As you may have been well aware, yesterday, October 4, at around 11:40 A.M. EST, Facebook and its constituent platforms began exhibiting connectivity issues. What seemed to be localized blackouts for select users was soon revealed to be a complete outage that affected all Facebook, Messenger, Instagram, WhatsApp, and Oculus users worldwide.

Though network outages are common, the sudden “blackout” of Facebook and all of its services caused quite a stir — a little more than the 3.5 billion people who use Facebook and its owned apps were significantly impacted as the abrupt stop caused significant hindrances in their day-to-day activities.
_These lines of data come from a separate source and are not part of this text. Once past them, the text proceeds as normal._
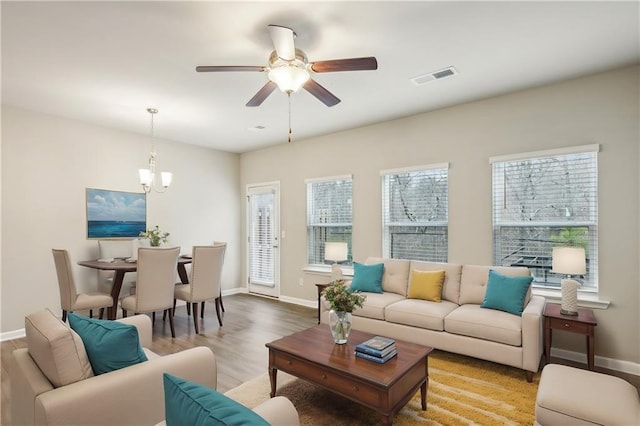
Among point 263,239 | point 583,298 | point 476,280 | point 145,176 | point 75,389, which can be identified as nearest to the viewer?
point 75,389

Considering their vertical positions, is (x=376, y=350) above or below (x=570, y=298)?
below

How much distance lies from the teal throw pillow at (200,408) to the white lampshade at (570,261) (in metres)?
3.27

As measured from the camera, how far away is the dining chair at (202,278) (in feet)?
14.4

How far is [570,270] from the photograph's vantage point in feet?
10.2

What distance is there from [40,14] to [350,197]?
13.2ft

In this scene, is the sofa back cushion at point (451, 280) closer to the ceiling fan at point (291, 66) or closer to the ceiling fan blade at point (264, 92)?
the ceiling fan at point (291, 66)

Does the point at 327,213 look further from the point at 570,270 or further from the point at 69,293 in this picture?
the point at 69,293

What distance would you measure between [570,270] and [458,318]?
109 cm

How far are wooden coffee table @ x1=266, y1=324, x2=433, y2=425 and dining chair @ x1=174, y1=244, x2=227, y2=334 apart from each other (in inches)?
83.1

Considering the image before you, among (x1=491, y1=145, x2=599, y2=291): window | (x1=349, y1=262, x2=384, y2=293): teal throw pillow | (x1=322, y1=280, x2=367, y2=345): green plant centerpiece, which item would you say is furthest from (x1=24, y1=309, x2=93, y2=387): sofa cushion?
(x1=491, y1=145, x2=599, y2=291): window

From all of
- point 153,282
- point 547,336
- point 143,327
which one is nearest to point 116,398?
point 143,327

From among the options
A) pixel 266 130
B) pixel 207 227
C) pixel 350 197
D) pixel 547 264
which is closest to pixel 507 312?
pixel 547 264

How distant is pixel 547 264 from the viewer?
12.2 ft

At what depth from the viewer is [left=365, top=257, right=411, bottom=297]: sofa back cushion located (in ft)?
13.7
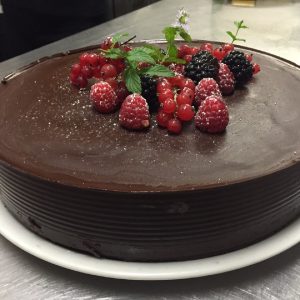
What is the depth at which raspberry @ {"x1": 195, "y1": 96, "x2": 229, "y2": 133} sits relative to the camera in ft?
3.67

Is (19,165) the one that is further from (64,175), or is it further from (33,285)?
(33,285)

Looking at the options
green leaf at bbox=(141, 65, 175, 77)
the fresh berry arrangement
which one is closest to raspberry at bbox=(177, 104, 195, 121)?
→ the fresh berry arrangement

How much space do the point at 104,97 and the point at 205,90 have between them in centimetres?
26

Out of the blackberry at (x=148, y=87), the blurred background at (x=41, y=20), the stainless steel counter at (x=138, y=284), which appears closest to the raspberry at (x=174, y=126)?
the blackberry at (x=148, y=87)

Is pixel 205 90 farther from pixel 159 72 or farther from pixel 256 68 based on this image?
pixel 256 68

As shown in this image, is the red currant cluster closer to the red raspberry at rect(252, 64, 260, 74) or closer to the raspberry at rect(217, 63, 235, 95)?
the raspberry at rect(217, 63, 235, 95)

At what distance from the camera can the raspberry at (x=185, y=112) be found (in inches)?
45.3

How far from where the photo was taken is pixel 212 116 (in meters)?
1.13

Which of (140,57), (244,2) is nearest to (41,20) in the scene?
(244,2)

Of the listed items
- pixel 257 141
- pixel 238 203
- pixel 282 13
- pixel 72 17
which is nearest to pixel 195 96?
pixel 257 141

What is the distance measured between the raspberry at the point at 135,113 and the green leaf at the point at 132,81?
0.14 ft

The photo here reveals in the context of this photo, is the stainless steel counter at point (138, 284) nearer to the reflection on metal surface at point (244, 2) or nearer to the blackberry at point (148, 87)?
the blackberry at point (148, 87)

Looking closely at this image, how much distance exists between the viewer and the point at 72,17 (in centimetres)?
305

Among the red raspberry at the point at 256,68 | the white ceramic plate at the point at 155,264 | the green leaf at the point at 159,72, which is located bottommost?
the white ceramic plate at the point at 155,264
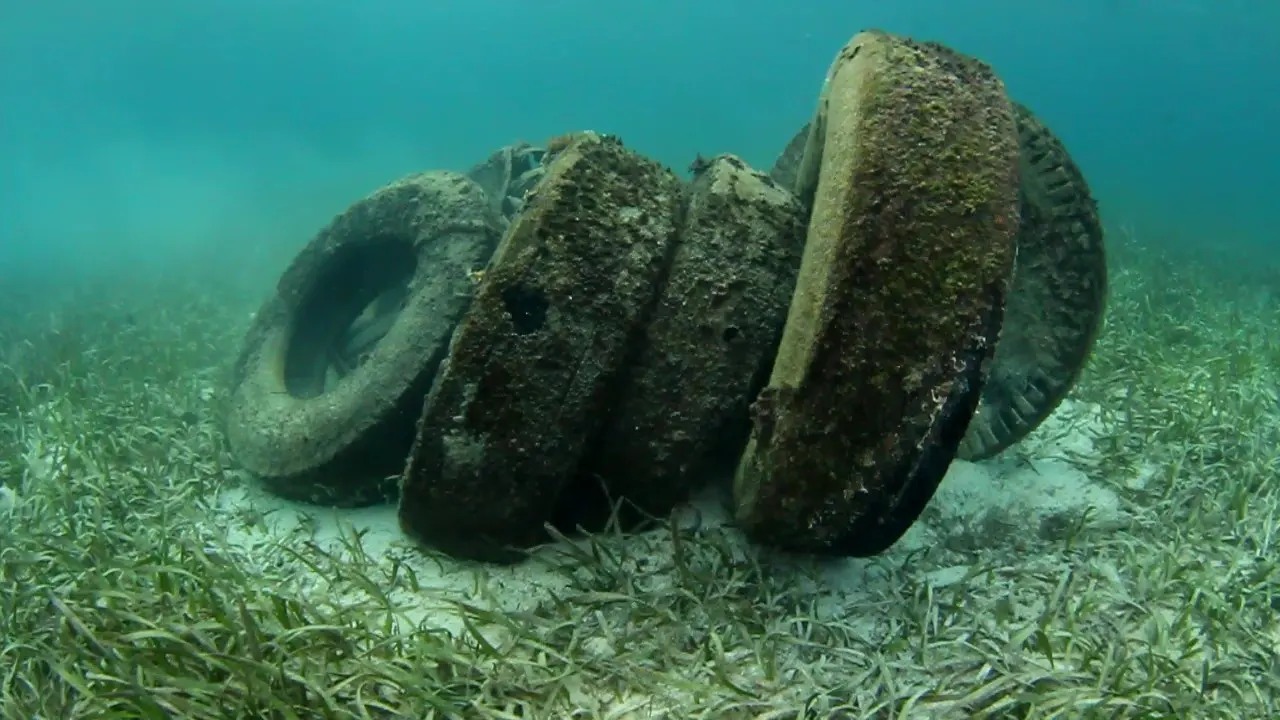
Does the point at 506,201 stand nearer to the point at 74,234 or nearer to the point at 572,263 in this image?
the point at 572,263

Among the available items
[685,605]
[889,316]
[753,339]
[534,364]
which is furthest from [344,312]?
[889,316]

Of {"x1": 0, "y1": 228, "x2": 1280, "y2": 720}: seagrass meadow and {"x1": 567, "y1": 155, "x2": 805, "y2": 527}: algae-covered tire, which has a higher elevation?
{"x1": 567, "y1": 155, "x2": 805, "y2": 527}: algae-covered tire

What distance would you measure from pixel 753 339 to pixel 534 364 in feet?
2.61

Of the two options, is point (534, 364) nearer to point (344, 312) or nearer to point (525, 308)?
point (525, 308)

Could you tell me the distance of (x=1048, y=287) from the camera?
3.72 metres

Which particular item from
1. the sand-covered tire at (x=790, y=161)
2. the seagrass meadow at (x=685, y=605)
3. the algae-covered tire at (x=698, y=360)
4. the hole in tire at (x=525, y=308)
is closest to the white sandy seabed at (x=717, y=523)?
the seagrass meadow at (x=685, y=605)

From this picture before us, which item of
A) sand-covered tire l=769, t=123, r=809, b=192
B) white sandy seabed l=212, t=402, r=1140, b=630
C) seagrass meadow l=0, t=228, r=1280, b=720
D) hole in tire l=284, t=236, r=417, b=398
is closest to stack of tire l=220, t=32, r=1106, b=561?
white sandy seabed l=212, t=402, r=1140, b=630

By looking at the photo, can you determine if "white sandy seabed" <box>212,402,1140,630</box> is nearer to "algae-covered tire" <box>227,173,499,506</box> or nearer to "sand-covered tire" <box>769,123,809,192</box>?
"algae-covered tire" <box>227,173,499,506</box>

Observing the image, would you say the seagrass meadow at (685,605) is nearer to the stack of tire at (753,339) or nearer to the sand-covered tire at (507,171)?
the stack of tire at (753,339)

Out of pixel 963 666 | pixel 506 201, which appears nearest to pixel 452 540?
pixel 963 666

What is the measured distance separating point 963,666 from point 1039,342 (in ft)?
5.69

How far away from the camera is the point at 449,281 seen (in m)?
4.28

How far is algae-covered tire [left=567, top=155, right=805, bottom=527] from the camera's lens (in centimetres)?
303

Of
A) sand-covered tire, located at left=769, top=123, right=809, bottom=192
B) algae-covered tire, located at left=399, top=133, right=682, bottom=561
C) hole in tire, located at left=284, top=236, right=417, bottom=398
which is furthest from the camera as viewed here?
hole in tire, located at left=284, top=236, right=417, bottom=398
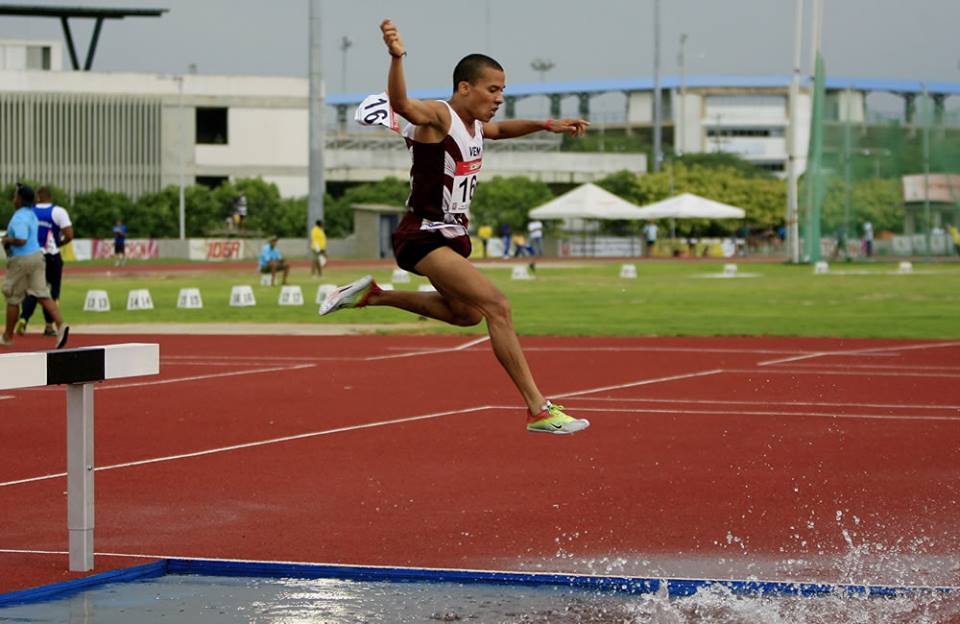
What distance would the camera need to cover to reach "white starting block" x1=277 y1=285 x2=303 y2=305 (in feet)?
104

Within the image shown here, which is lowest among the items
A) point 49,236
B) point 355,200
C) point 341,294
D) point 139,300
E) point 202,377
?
point 202,377

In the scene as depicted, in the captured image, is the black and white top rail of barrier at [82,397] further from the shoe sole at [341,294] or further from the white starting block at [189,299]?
the white starting block at [189,299]

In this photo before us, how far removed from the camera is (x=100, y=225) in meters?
75.8

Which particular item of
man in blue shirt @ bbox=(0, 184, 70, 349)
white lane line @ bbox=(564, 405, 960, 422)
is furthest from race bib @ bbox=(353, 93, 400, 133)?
man in blue shirt @ bbox=(0, 184, 70, 349)

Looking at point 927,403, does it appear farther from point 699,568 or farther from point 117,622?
point 117,622

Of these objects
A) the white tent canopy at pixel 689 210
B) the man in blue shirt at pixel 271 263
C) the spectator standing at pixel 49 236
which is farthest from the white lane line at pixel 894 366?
the white tent canopy at pixel 689 210

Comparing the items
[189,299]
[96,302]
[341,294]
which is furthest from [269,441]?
[189,299]

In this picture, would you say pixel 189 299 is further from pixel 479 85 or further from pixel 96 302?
pixel 479 85

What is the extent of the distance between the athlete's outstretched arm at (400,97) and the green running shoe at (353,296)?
4.51 ft

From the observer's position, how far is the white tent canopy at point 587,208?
230ft

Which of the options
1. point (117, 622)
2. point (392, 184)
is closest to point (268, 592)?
point (117, 622)

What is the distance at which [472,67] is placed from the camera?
803cm

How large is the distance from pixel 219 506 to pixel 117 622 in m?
2.83

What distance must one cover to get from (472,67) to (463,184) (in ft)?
1.88
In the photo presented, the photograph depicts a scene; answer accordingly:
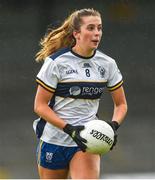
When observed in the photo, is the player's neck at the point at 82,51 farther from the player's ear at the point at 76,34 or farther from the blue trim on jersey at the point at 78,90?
the blue trim on jersey at the point at 78,90

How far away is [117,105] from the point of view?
178 inches

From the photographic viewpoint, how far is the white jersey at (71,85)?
168 inches

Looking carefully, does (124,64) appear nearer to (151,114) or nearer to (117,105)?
(151,114)

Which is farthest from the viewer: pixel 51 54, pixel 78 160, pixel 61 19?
pixel 61 19

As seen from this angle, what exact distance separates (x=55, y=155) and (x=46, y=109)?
0.31m

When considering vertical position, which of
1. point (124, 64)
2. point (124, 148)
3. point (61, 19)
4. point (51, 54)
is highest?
point (51, 54)

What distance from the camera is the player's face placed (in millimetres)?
4254

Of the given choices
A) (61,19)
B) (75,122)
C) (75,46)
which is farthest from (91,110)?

It’s normal to experience outages during routine network maintenance and service, but for an outage to be of such scale and with no immediate statement does cause a bit of restlessness. Businesses, schools, firms, and even governments make use of Facebook and its family of platforms, so to have all of those down at once presents a massive roadblock to operations.

So, what caused it then? It was all because of a single mistake — one caused by the company’s network engineers.

Following a report by “9 to 5 Mac”, Facebook released this statement in a blog post:

“Our engineering teams have learned that configuration changes on the backbone routers that coordinate network traffic between our data centers caused issues that interrupted this communication. This disruption to network traffic had a cascading effect on the way our data centers communicate, bringing our services to a halt.”

A Tricky Workaround

Specific technical elements are involved in understanding why the problem occurred and why it took so long to fix. Though exact details are unknown, the preliminary information we have currently access to dictates that it was most likely a mix of issues involving domain name server (DNS) and border gateway protocol (BGP) configuration.

According to “9 to 5 Mac,” the way these network protocols work is comparable to how air traffic control works. To reach a destination, a plane would require GPS coordinates. The IP address serves as the target’s ‘airport,’ while the DNS provides the IP address with the coordinates. The BGP provides air traffic control functions by providing the plane (your device) with the optimum ‘route’ to the desired IP address.

The issue was more minor on DNS and more on BGP. Facebook lost complete control of its BGP configurations, thus eliminating access to network tools and servers that usually allowed for remote servicing. This meant that employees had to gain physical access to data centers and receive step-by-step instructions from senior engineers. However, barring them from the final objective, the outage also completely locked them out from the access doors. They must have gotten to it somehow, though details on that might be of less importance. We are sure that it must have been tough and it’s good that they were able to get things back online.

Beneath The Blackout

While server outages don’t typically severely impact users, closely looking at an incident of this magnitude brings to light a couple of revelations. If you’re unable to access your Facebook or Instagram newsfeeds for a few hours, chances are the most you’ve lost out on several pet videos and motivational fitness content. However, simultaneously losing access to newsfeeds and significant messaging platforms (Messenger and WhatsApp), which have become critical communications tools, causes major disruptions to industries that have built entire methodologies around them.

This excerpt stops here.